How old is Ezra now and how is he doing? Is he eating a wider selection of foods or is this an area that is still an issue? 

Ezra is 8. He's doing well, still at that wonderful school that gives him support and therapies throughout the day, but in ways that are fun for him. He's also getting music therapy there, which is so fun for him. He's answering most questions (still not why - cause and effect is their next big push with him at his school), and is much more communicative in general. He's been making up stories with his stuffed animals and narrating them. He's good! You know how this is - so hard to say. Of course I believe he's doing great. He's always developing and growing and thrilling us. But then there are those times we feel that grief about what will be. My most honest answer to this question is: I don't know. He's happy and thriving emotionally and cognitively and physically. This is enough, maybe. The eating: ugh! It's still pretty bad. They've gotten him to eat a few more things at school - bananas, fruit leather, applesauce, and lettuce from the garden. He drinks his milk now from a straw and will drink water (and chews ice, though - hello, pica). So, yes, still an issue.

How much time has elapsed since finishing the book and its publication?

I guess a good three years since I finished when he was 5 and now he's 8. 

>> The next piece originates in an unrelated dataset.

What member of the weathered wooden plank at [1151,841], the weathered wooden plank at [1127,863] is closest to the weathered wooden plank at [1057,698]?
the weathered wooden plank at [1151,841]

In the closing chapter, you focus on your relationship with Ezra, but I'm sure readers will wonder, as I did, how your relationship with your husband is, if the two of you were able to overcome some of the issues you were struggling with, as well as how Griffin and Ezra's relationship has continued to grow and evolve.
Michael and I are great friends and co-parents, but we are divorced. We both have discussed the possibility that we might have still made it somehow, but now I'm with someone else, and I'm happy. There's still some sadness about it of course. If I could have my way I would somehow have him and my new partner with me all the time, but...obviously, that isn't going to happen. Something cool, though, is my new partner has two kids - 8 and 4 - and that's been such a great addition to my kids' lives. They love and sort of protect Ezra (especially the older one, a girl), and I love that he is surrounded by more typical children all the time. For Griffin, it means he gets to have some typical siblings to play with, which is so nice for him. That said, Griffin and Ezra absolutely adore each other. They have their own special way of playing. Sometimes I have no idea what Ezra wants, so I ask Griffin, and he says, "Oh, yeah, he wants xyz," like it's the most obvious thing in the world. They have an unspoken knowledge of one another. And Ezra loves Griffin so much - I'd say he's possibly his favorite person in the world. He always needs to know where he is and prefers to be with him as much as possible. It's so lovely.


One thing that seems clear in the memoir is that you faced a lot of judgments from people (something all special needs parents can deal with). Even where we should be at least sympathetic to other parents' struggles, it feels like the judgment from other special needs parents can be harsher than those who don't face the same obstacles. What words of advice would you offer to parents new to this world and the online community, specifically?


That's such a good point and such a hard question too. I think you're right about special needs parents, and I would guess it's because we are so often stumbling and grasping onto things. Add to that the online world where most everyone treats each other like garbage (I think of it the same way as when people are in their cars). So, I guess the only words of advice I have are to be careful out there. Know that this is true about much of the special needs world. Finding friends in the special needs world is so important, but it definitely takes a while to filter out the people who will make you feel bad. I have some friends from the online worlds I joined who I think are fantastic, but my closest friends are in real life, from Ezra's school.